Bu iki satır son üç aylık zorlu, sancılı, alçılı dönemimin kısa bir özeti. Bu süreçte herkes bana sürekli olarak ‘Funda belki de dinlenmen gerek bir süre resim yapmaman sana iyi gelecek, zaten çok çalıştın’ diyordu. Oysa bilmiyorlardı ki, ben resim yaparak yaşıyorum, üretmezsem, mutsuz, amaçsız, sıradan depresif bir varlığa dönüşürüm.

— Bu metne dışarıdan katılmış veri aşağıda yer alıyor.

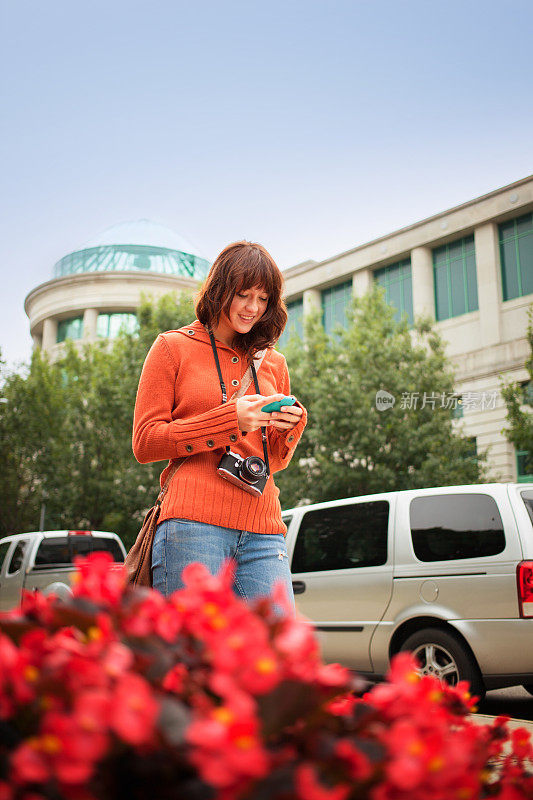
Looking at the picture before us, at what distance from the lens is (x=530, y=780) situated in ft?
4.19

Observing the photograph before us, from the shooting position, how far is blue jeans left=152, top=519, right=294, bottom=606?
2.53 metres

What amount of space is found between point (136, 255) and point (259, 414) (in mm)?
53520

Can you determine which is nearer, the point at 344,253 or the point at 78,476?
the point at 78,476

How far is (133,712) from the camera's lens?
84cm

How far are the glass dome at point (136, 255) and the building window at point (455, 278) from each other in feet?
62.2

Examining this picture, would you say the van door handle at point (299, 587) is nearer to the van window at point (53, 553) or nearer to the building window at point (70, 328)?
the van window at point (53, 553)

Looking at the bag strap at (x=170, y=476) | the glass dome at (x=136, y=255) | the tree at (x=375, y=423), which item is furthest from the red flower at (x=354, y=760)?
the glass dome at (x=136, y=255)

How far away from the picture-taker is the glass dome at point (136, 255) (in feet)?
→ 176

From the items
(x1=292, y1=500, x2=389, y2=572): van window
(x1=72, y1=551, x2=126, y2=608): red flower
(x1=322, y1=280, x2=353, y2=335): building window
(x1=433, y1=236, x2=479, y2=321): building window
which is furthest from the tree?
(x1=72, y1=551, x2=126, y2=608): red flower

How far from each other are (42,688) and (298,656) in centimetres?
30

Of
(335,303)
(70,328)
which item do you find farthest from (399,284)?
(70,328)

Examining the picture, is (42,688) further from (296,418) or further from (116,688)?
(296,418)

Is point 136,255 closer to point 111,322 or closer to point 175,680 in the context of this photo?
point 111,322

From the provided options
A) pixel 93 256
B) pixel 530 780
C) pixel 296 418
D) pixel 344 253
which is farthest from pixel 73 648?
pixel 93 256
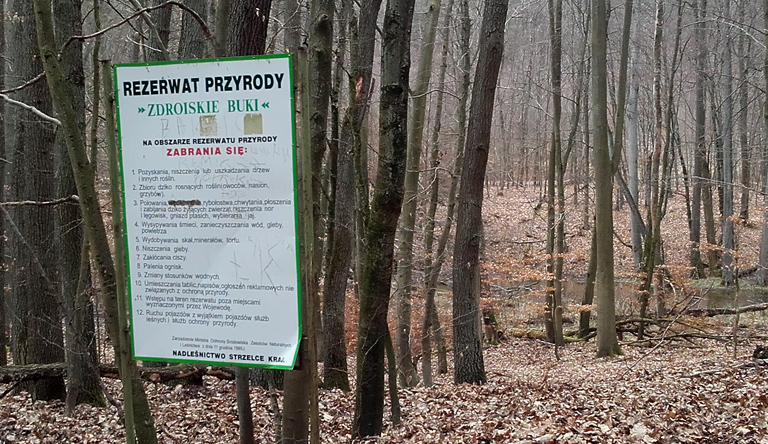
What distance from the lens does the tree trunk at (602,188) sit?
10.9 m

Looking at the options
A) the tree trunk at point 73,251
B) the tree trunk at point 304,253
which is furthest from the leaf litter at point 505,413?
the tree trunk at point 304,253

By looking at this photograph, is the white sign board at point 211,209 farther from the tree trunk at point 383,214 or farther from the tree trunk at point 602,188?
the tree trunk at point 602,188

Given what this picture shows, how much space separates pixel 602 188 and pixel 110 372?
29.4ft

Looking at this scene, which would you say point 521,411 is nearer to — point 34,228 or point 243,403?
point 243,403

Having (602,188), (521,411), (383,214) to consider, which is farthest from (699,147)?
(383,214)

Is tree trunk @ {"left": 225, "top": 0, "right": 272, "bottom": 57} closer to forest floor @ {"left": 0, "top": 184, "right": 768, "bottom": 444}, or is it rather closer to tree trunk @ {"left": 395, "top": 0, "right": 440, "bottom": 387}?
forest floor @ {"left": 0, "top": 184, "right": 768, "bottom": 444}

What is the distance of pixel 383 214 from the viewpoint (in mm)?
4840

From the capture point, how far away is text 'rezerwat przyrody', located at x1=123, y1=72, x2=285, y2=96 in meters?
2.77

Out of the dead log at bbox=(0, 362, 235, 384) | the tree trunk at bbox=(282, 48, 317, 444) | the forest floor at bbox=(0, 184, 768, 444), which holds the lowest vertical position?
the forest floor at bbox=(0, 184, 768, 444)

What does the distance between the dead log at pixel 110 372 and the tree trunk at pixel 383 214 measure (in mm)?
2143

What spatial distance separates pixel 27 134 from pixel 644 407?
7.41 metres

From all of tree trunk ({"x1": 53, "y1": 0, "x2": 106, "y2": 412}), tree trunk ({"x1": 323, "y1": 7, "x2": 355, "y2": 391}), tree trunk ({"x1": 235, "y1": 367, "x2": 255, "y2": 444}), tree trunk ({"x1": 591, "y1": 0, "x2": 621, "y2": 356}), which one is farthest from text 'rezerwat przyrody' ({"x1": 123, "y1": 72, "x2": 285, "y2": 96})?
tree trunk ({"x1": 591, "y1": 0, "x2": 621, "y2": 356})

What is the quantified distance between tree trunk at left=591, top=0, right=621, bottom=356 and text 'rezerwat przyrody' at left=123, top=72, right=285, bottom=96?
31.4 feet

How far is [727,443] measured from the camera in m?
4.78
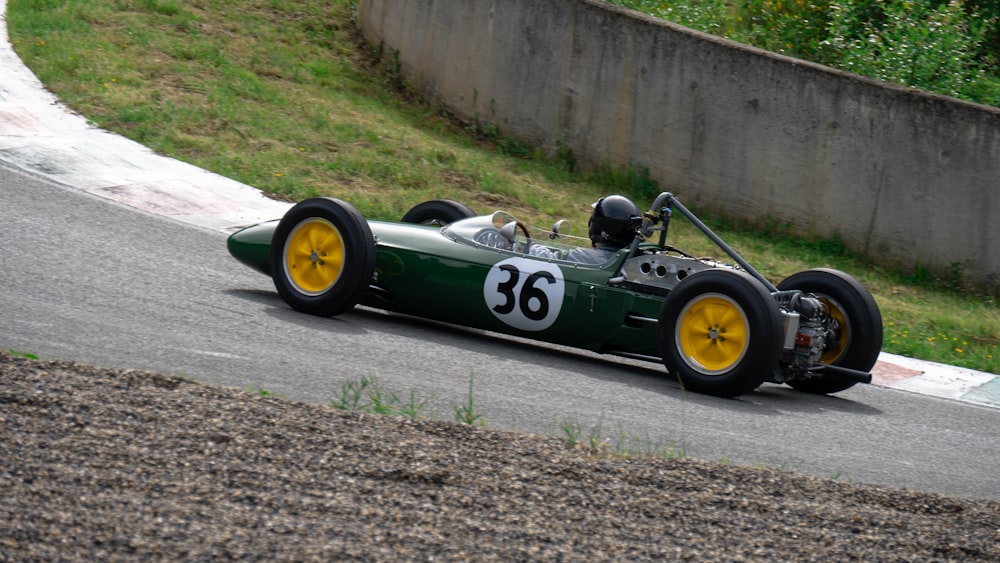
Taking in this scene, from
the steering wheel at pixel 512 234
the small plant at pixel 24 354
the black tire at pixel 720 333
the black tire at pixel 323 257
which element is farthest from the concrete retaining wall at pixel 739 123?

Aslında hepimiz kimliklerimizin ardında gizlediğimiz öz varlığımız ile ne yaşıyorsak yalın bir şekilde kurgulayıp içselleştiriyoruz. Hastane odasında sol elle ilk desenimi çizdiğimde şaşkınlık içerisindeydim. Çünkü daha önce sol elini hiç kullanamayan ben, sol elimle resim yapabiliyordum. Bu muhteşem bir şeydi. Daha önce hiç denememiştim, aklıma bile gelmemişti sol elimi kullanmak. İlk şaşkınlığım geçtikten sonra şunu fark etmeye başladım. Evet zihin resim yapmaya devam ediyor. Her iki elle de eşit yetenekte resim yapabilsem de aslında çizgiler aynı değil. Sanki farklı ressam yapmış gibi. İnternetten biraz araştırınca anladım ki, bazı insanlar tek bir beyin fonksiyonuna bağlı kalmadan iki tarafı da kullanabiliyor. Sol eli kontrol eden beynin sağ kısmı. Bu kısım soyut düşünüp büyük resmi görme kapasitesini sağlarken aynı zamanda da müzik, sanata yönelik algı ve duyguların yoğunluğu içinde çok özel noktaları ayırt etmeye yönelik çalışıyor. Şimdiye kadar sağ elimle 49 kişisel sergi gerçekleştirdim. Bu sergi, sol elimle açtığım ilk sergi. Çok heyecanlıyım yaptıklarımı, yaşadıklarımı sizlerle paylaşıyorum. Yaşamımın bundan sonra ki evrelerinde iki elle resim üretmeye devam edeceğim ta ki nefesim beni terk edene kadar. Hoş geldin sol elim, hoş geldin sol aklım.”
95. YIL KUTLU OLSUN
Etnoğrafya Müzesi’nde belirtildiği gibi Ankara, “Türk Milli karakterini, tarihini ve kültürünü yansıtan” bir başkenttir. Bugün Ankara’nın başkenti olduğu Türkiye Cumhuriyeti’nin kuruluşunun 95. yılını kutluyoruz. Bu vesileyle başkentte yapılacak birçok etkinliğe katılabilirsiniz. Yaşasın laik, demokratik Cumhuriyet. Yaşasın Cumhuriyet’in ölümsüz önderi Mustafa Kemal Atatürk.
KENTTE NE VAR?
Veysel Günay-2 Kasım’da açılacak (Galeri Akdeniz/Yıldız), Devrim Erbil-22 Kasım’a kadar (Grup Sanat/Yıldız), Yaprak Kurtoğlu-17 Kasım’a kadar (Valör Sanat/Yıldız), Aydın Ayan-10 Kasım’a kadar (Çağdaş Sanatlar Merkezi/Çankaya), Sema Ilgaz Temel-20 Kasım’a kadar (Bilkent Üniversitesi Sanat Galerisi), Hasip Pektaş-13 Kasım’a kadar (Detay Sanat/Kocatepe), Ahmet Şinasi İşler-Alaybey Karaoğlu-14 Kasım’a kadar (Emin Antik/Kale), Filiz Onat-Suna Özkalan-9 Kasım’a kadar (Galeri M/Kızılay), Sibel-Cemalettin Sevim-14 Kasım’a kadar (Medya Sanat/Çankaya), Füge Demirok-17 Kasım’a kadar (Nurol Sanat/Güvenevler), Salim Başyiğit-15 Kasım’a kadar (Platform A/Taurus AVM), İlhami Koçhan-Yarın açılacak (Ankara Vakıf Eserleri Müzesi/Ulus), Sonbahar Müzayedesi-4 Kasım’da (Ankara Antikacılık/Birlik Mahallesi).